Top
Best
New

Posted by iamwil 5 days ago

History LLMs: Models trained exclusively on pre-1913 texts(github.com)
887 points | 417 commentspage 6
moffkalast 4 days ago|
> trained from scratch on 80B tokens of historical data

How can this thing possibly be even remotely coherent with just fine tuning amounts of data used for pretraining?

dr_dshiv 4 days ago||
Everyone learns that the renaissance was sparked by the translation of Ancient Greek works.

But few know that the Renaissance was written in Latin — and has barely been translated. Less than 3% of <1700 books have been translated—and less than 30% have ever been scanned.

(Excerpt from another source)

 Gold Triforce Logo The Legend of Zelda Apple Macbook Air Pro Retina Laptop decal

I’m working on a project to change that. Research blog at www.SecondRenaissance.ai — we are starting by scanning and translating thousands of books at the Embassy of the Free Mind in Amsterdam, a UNESCO-recognized rare book library.

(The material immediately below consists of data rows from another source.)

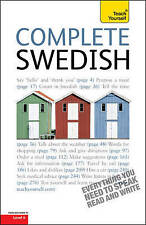 Complete Swedish Beginner to Intermediate Book and Audio Course: Learn to...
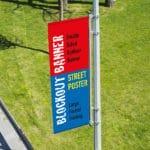 blockout-banner-beiseitig-drucken
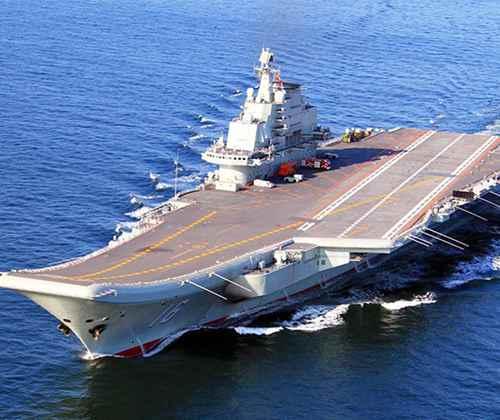 中国有几个航母?_WWW.171ZZ.NET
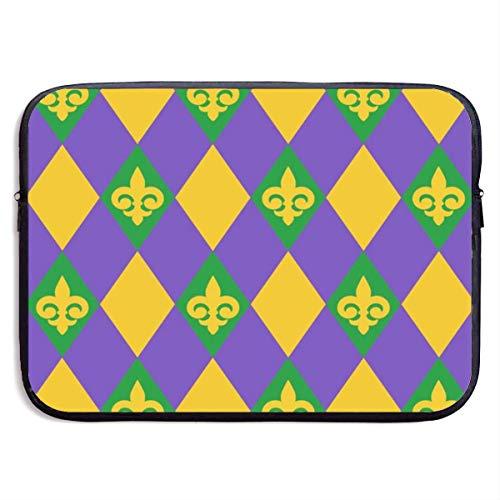 Mardi Gras 15 Zoll Laptop-Ärmeltasche Tragbare Reißverschluss-Laptop-Tasche Tablet-Tasche, wasserdicht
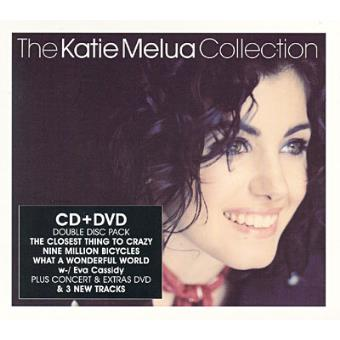 The Katie Melua Collection (Special Edition CD+DVD)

We want to make ancient texts accessible to people and AI.

If this work resonates with you, please do reach out: Derek@ancientwisdomtrust.org

carlosjobim 4 days ago||
Amazing project!

May I ask you, why are you publishing the translations as PDF files, instead of the more accessible ePub format?

dr_dshiv 3 days ago||
Will add, great point.
j-bos 4 days ago||
This ia very cool but should go in a Show HN post as per HN rules. All the best!
dr_dshiv 4 days ago||
Just read the rules again— was something inappropriate? Seemed relevant
j-bos 4 days ago||
I can see you being right, I didn't make the connection with 20th,19th century documents and the comment felt disconnected from the thread. Either way, very cool project, worth a show hn post.
awesomeusername 4 days ago||
I've always like the idea of retiring to the 19th century.

Can't wait to use this so I can double check before I hit 88 miles per hour that it's really what I want to do

smugtrain 3 days ago||
This would actually be a wonderful way to learn physics, before GR and quantum mechanics
why-o-why 4 days ago||
It sounds like a fascinating idea, but I'd be curious if prompting a more well-known foundational model to limit itself to 1913 and early be similar.
satisfice 4 days ago||
I assume this is a collaboration between the History Channel and Pornhub.

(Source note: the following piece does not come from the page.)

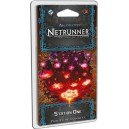 STATION ONE - ANDROID : Netrunner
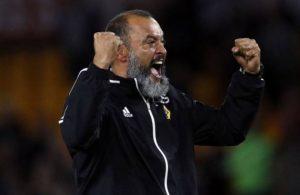 Adı Fenerbahçe ile anılan Nuno Espirito Santo kimdir?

“You are a literary rake. Write a story about an unchaperoned lady whose ankle you glimpse.”

TZubiri 4 days ago||
hi, can I have latin only LLM? It can be latin plus translations (source and destination).

May be too small a corpus, but I would like that very much anyhow

jimmy76615 4 days ago||
> We're developing a responsible access framework that makes models available to researchers for scholarly purposes while preventing misuse.

The idea of training such a model is really a great one, but not releasing it because someone might be offended by the output is just stupid beyond believe.

nine_k 4 days ago||
Public access, triggering a few racist responses from the model, a viral post on Xitter, the usual outrage, a scandal, the project gets publicly vilified, financing ceases. The researchers carry the tail of negative publicity throughout their remaining careers.

Why risk all this?

vintermann 4 days ago|||
Because the problem of bad faith attacks can only get worse if you fold every time.

Sooner or later society has to come emotionally to terms with the fact that other times and places value things completely different from us, hold as important things we don't care about and are indifferent to things we do care about.

Intellectually I'm sure we already know, but e.g. banning old books because they have reprehensible values (or even just use nasty words) - or indeed, refusing to release a model trained on historic texts "because it could be abused" is a sign that emotionally we haven't.

It's not that it's a small deal, or should be expected to be easy. It's basically what Popper called "the strain of civilization" and posited as explanation for the totalitarianism which was rising in his time. But our values can't be so brittle that we can't even talk or think about other value systems.

cj 4 days ago||||
Because there are easy workarounds. If it becomes an issue, you can quickly add large disclaimers informing people that there might be offensive output because, well, it's trained on texts written during the age of racism.

People typically get outraged when they see something they weren't expecting. If you tell them ahead of time, the user typically won't blame you (they'll blame themselves for choosing to ignore the disclaimer).

And if disclaimers don't work, rebrand and relaunch it under a different name.

nine_k 4 days ago||
I wonder is you're being ironic here.

You speak as if the people who play to an outrage wave are interested in achieving truth, peace, and understanding. Instead the rage-mongers are there to increase their (perceived) importance, and for lulz. The latter factor should not be underappreciated; remember "meme stocks".

The risk is not large, but very real: the attack is very easy, and the potential downside, quite large. So not giving away access, but having the interested parties ask for it is prudent.

cj 4 days ago||
While I agree we live in a time of outrage, that also works in your favor.

When there’s so much “outrage” every day, it’s very easy to blend in to the background. You might have a 5 minute moment of outrage fame, but it fades away quick.

If you truly have good intentions with your project, you’re not going to get “canceled”, your career won’t be ruined

Not being ironic. Not working on a LLM project because you’re worried about getting canceled by the outrage machine is an overreaction IMO.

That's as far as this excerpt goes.